COMMENTARY
It was a racket and near-scuffle. It was fear teleported as anger. The scene at Thammasat University on Thursday was distressing, as anti-Nitirat alumni exalted morality against knowledge, along the way confusing noise with argument and equating what's loud with what's right. It almost turned sinister when a small band of Nitirat supporters showed up, placards ready, and a mini face-off ensued. That was enough to dominate the headlines and consciousness of the public in the ongoing case that is testing the firmness of the ground beneath our feet - a historic test of what Thailand is, or what we want to become.
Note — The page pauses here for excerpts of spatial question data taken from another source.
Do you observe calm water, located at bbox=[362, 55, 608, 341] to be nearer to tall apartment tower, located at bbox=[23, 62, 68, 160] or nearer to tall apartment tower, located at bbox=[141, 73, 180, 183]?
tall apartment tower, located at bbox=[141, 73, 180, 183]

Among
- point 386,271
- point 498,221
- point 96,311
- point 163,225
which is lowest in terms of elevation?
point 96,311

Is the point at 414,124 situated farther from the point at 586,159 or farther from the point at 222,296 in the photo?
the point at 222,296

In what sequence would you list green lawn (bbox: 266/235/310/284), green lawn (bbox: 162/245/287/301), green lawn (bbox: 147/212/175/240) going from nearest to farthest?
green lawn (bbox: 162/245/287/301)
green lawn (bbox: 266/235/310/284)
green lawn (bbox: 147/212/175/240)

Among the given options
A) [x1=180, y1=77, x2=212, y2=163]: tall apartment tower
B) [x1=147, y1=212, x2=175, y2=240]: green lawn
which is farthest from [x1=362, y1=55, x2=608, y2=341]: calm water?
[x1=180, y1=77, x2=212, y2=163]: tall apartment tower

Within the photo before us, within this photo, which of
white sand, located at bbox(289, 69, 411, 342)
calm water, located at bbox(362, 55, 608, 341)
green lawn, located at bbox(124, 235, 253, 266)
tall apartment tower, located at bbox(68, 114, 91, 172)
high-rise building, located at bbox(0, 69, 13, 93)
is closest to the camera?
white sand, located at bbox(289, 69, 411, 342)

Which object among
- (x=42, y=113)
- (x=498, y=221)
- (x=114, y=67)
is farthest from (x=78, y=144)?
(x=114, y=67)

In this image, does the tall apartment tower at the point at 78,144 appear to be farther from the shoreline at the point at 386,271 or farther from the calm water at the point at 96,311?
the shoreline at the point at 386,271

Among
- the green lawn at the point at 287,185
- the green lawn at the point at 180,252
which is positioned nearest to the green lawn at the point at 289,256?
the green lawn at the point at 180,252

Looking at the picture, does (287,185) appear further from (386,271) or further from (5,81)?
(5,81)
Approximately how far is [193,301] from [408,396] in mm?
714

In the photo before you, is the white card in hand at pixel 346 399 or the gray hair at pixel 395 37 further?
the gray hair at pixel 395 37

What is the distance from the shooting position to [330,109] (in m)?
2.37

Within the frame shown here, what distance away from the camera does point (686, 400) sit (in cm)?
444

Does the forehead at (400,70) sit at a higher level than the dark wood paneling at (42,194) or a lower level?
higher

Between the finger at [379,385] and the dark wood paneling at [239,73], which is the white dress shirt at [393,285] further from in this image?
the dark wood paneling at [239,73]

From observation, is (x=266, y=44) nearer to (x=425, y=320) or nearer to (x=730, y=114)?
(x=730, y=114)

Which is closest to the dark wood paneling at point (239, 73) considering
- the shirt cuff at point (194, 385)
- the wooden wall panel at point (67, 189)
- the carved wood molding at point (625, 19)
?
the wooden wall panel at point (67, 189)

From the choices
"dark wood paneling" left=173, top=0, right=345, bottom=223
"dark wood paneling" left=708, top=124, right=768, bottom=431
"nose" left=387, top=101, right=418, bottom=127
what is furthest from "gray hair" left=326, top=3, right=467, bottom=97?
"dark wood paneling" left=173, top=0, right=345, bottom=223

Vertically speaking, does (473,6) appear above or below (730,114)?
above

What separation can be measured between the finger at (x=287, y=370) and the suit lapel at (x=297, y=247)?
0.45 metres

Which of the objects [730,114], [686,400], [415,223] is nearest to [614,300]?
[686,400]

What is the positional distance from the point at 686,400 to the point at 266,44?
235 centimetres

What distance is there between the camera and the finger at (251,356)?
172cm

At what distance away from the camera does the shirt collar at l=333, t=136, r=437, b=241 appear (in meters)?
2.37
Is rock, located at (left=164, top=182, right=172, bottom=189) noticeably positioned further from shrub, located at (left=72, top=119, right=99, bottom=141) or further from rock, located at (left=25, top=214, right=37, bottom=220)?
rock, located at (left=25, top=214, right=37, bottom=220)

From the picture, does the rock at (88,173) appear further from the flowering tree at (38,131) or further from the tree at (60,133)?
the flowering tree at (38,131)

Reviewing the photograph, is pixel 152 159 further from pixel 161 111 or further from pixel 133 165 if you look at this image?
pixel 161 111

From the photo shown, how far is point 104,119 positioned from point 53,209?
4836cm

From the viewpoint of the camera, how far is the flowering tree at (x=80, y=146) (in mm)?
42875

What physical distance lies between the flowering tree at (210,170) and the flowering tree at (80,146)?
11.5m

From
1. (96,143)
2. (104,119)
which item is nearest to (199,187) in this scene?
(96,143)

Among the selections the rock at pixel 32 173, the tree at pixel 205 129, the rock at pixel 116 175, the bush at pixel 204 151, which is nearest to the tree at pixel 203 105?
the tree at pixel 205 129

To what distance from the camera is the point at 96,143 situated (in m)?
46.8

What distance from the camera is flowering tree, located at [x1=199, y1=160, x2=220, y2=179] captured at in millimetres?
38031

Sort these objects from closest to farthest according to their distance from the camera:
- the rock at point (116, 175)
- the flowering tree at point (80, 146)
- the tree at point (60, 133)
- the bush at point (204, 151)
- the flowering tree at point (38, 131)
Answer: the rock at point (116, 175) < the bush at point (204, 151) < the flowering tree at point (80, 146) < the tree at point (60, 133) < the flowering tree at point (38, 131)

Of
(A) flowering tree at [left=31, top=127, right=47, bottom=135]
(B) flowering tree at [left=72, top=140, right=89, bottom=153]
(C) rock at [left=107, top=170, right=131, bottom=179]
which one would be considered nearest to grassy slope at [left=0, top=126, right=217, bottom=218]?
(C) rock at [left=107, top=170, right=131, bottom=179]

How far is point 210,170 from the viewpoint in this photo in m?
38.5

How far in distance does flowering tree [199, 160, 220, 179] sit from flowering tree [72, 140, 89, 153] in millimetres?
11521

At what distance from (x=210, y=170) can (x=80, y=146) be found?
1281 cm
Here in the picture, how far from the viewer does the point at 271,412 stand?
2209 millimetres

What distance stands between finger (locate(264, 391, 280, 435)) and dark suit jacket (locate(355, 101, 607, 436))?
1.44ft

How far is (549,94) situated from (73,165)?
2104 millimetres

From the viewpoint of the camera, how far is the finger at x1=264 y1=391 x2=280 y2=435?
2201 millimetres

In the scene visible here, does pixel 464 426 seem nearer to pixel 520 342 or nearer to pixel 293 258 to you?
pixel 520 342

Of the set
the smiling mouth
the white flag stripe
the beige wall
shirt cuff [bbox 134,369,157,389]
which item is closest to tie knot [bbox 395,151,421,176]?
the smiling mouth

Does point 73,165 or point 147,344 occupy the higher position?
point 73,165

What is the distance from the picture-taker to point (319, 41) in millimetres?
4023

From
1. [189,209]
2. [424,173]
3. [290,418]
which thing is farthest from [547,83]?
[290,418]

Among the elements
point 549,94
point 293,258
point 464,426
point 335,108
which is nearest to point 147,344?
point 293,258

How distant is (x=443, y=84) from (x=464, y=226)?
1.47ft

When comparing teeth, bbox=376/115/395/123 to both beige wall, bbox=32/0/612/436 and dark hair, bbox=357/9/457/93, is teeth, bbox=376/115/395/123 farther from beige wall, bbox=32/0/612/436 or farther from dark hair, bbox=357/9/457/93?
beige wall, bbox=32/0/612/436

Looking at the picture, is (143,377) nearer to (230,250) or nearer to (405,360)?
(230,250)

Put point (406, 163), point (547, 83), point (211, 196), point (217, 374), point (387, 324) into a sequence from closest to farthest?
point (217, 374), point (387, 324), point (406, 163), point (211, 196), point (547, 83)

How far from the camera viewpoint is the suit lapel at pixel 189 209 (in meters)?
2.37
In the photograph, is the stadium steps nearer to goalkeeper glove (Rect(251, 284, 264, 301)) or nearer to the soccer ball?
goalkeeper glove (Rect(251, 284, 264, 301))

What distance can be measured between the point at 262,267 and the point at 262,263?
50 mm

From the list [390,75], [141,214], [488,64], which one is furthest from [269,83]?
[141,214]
This is pressing. But let's look away for a minute, because the ground is trembling elsewhere, too. Let's look away from the test-tube to the morgue, from the metaphorical eye of the typhoon to the visceral realism of the war zone. Not so far from Thammasat, something else happened that hardly made it to the pages of the national dailies, something that is also testing the slippery meaning of what we - Thais - are, and what we may become. At the Democracy Monument one day before the Thammasat rally, a group of Muslim students along with representatives from the Students Federation of Thailand, read out a statement condemning the killings of four civilians by military rangers in the South. In an act that's only fair to describe as merciless, the rangers, claiming they'd heard gunshots, opened fire on a pickup truck carrying villagers on their way to a funeral. Deputy Prime Minister Yuthasak Sasiprapa, in the typical sorry-is-the-hardest-word soldierly stoicism, admitted that the victims "were not involved with the insurgents". The rangers, he promised, would face the full force of the law.
It is amazing that this latest report of a glaring, everyday atrocity did not stir the anger of good citizens and freedom lovers regardless of shade and ideology. As if the bitter debates on injustice, double standards, civilian deaths and bureaucratic oppression do not extend past Hua Hin, or maybe Phatthalung. As if the matter-of-life-and-death dispute on the ownership of Thailand and Thai-ness stops somewhere outside the bloodied minarets and pondok schools. As if the South and its phenomena have already emerged as a separate entity, excluded from the sovereign of national mood and conscience.